Garwoofoo
Play
Fire Emblem: Three Houses - the most "more than the sum of its parts" game I've ever played. The actual strategy sections lack clever mechanics - there's nothing here like Disgaea's team-ups, or XCOM's overwatch system - so they tend to be plodding affairs as people with swords clump slowly around the battlefield hacking lumps out of each other. The visual novel sections that intersperse them are long-winded and twee. Developing your characters involves hundreds of menus and endless repetitive training sessions. And to top it all of there is an interminable section that recurs again and again involving you running around a monastery doing pointless fetch quests. Nothing about this really works.

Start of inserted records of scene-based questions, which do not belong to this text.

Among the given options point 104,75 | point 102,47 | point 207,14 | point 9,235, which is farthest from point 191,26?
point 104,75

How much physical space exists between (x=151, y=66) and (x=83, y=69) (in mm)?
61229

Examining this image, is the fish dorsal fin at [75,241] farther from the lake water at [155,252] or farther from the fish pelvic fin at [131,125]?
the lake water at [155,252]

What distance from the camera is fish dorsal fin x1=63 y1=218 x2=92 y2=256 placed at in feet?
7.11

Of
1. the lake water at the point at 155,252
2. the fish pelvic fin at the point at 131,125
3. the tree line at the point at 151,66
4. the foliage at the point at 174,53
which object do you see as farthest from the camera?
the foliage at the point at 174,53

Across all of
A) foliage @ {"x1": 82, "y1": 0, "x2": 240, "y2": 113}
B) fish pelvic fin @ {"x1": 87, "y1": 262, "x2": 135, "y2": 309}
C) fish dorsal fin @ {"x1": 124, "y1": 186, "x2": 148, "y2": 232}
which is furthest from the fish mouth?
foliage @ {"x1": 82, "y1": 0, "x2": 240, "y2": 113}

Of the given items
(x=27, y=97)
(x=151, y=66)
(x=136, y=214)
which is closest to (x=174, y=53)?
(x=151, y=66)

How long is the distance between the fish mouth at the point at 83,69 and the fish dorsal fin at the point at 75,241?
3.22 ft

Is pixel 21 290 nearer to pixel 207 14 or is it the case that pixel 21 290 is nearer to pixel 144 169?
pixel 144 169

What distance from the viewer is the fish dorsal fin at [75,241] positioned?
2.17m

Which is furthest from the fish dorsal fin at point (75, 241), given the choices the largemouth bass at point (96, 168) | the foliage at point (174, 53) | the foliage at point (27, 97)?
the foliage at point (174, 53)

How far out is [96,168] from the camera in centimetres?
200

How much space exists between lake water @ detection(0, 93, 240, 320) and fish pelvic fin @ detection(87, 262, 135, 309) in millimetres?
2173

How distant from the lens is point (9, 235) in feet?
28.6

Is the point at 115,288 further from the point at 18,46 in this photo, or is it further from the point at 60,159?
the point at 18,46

And yet - and yet! - it is somehow quite, quite brilliant. It's a game where I genuinely care about the little people I am moving around on the battlefield. I am invested in the ridiculous story. I'm rooting for my team as they try and pass their exams. None of this makes sense. A great, mad game.
Vampire Survivors - a mash-up of Geometry Wars' Pacifism mode and a roguelike, done in a Castlevania style. Weirdly compulsive with a surprising amount of variety and every game leads to more and more unlocks. It's PC only for now (and technically still in Early Access) but well worth checking out.
Want
I'm struggling to think of much here, to be honest. Are we in a bit of a post-Covid gaming slump? Normally by now we'd be starting to look forward to the big Christmas games but I can't really even think of much that's on the horizon.
I'll probably get the Monster Hunter Rise expansion at the end of this month, though.
Bin
Floppy Knights - a clever mechanic looking for a better game. It's just a bit too clunky and a bit too childish for me, though the combination of turn-based strategy and deckbuilding genuinely works. I'm sure someone else will rip off this idea and come up with a classic.